Day: March 28, 2012

Review: Just Behave Pablo Picasso! by Jonah Winter

JUST BEHAVE, PABLO PICASSO!

Just Behave, Pablo Picasso! by Jonah Winter, illustrated by Kevin Hawkes

Pablo Picasso started out painting just like everyone else, but when he started to paint his moods in colors, things started to change.  The gallery owners wanted more pictures in just the same style, and suddenly Picasso became wealthy and well know.  But Picasso was not interested in painting the same rose colored paintings again and again.  Instead, he becomes inspired by African masks and does a new painting that breaks all of the rules.  When it is unveiled, the reaction is strongly negative and it is called “ugly” by the critics.  When the entire world starts doubting him, Picasso works even harder, coming out with another painting that is the birth of modernism.  This book displays the strength needed to stay true to yourself all through the lens of the incredible Pablo Picasso.

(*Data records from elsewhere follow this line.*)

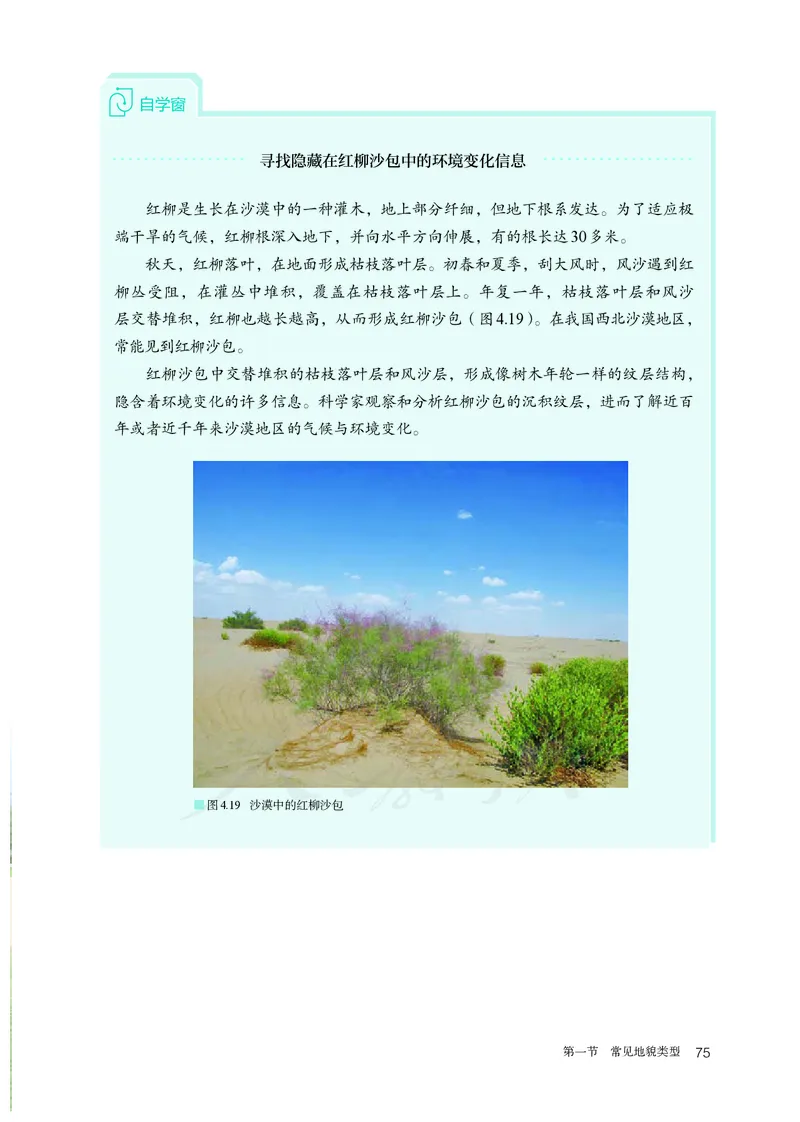 自学窗

寻找隐藏在红柳沙包中的环境变化信息

红柳是生长在沙漠中的一种灌木，地上部分纤细，但地下根系发达。为了适应极端干旱的气候，红柳根深入地下，并向水平方向伸展，有的根长达30多米。

秋天，红柳落叶，在地面形成枯枝落叶层。初春和夏季，刮大风时，风沙遇到红柳丛受阻，在灌丛中堆积，覆盖在枯枝落叶层上。年复一年，枯枝落叶层和风沙层交替堆积，红柳也越长越高，从而形成红柳沙包（图4.19）。在我国西北沙漠地区，常能见到红柳沙包。

红柳沙包中交替堆积的枯枝落叶层和风沙层，形成像树木年轮一样的纹层结构，隐含着环境变化的许多信息。科学家观察和分析红柳沙包的沉积纹层，进而了解近百年或者近千年来沙漠地区的气候与环境变化。

图4.19 沙漠中的红柳沙包

第一节 常见地貌类型 75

Winter has not written a conventional picture book biography here.  Instead, he plays with the format.  He uses comic book techniques like BLAM! and has pages that range from just a sentence or two to ones that are lengthier and provide more information and insight into Picasso.  This biography is less about the details of his life and much more about his art and its inspiration and evolving style.  We learn nothing of his family, but much about his process and his drive.

Hawkes’ illustrations carry that same playful feeling forward.  He toys with perspective, enjoys depicting the close quarters in Paris with see-through walls.  It takes a certain amount of playfulness to take on a book about Picasso and not imitate his style in the illustrations.  Hawkes’ style remains true to himself, underlining the overall message of the book by doing so.

A creative and fun picture book biography about a vibrant and rebellious artist, this book should find a place in children’s nonfiction collections.  Appropriate for ages 6-8.

Reviewed from library copy.

Review: Mooshka, a Quilt Story by Julie Paschkis

mooshka

Mooshka, a Quilt Story by Julie Paschkis

Karla loved her quilt that her grandmother had made for her from scraps.   Karla had named the quilt Mooshka.  Mooshka kept her warm at night and smelled just right.  But the most special thing that Mooska could do was talk.  Mooshka would wish Karla sweet dreams and in the morning invite her to pancakes.  If Karla couldn’t sleep at night, Mooshka would tell her the story of any patch on the quilt.  There were playful stories from tablecloth scraps, romantic stories from a bandana, exciting stories from a red scrap.  When baby Hannah moved into Karla’s room, Karla was upset.  She tried to get Mooshka to soothe her with a story, but Mooshka would not speak.  Then when Hannah woke up crying and could not be settled, Karla found that Mooshka might be able to share stories with other people too.

Paschkis has created a book that speaks to the power of story and family.  There is a wonderful spirit of discovery and sharing throughout the book as family stories are shared.  The book has a circular feel, coming to a satisfying close that makes the circle complete.  This sense of place, history and story brings a richness to the book.

What is most distinctive about the book is its art.  Done in ink and gouache, each page is bordered in patchwork, giving the entire book a warm and cozy feel.  The patterns also offer a lot of color, making a feast for the eyes as each page is turned. 

A warm book about quilts, family and stories, this book is ideal for reading under your own quilt and sharing your family stories there.  Appropriate for ages 4-6.

Reviewed from copy received from Peachtree Publishers.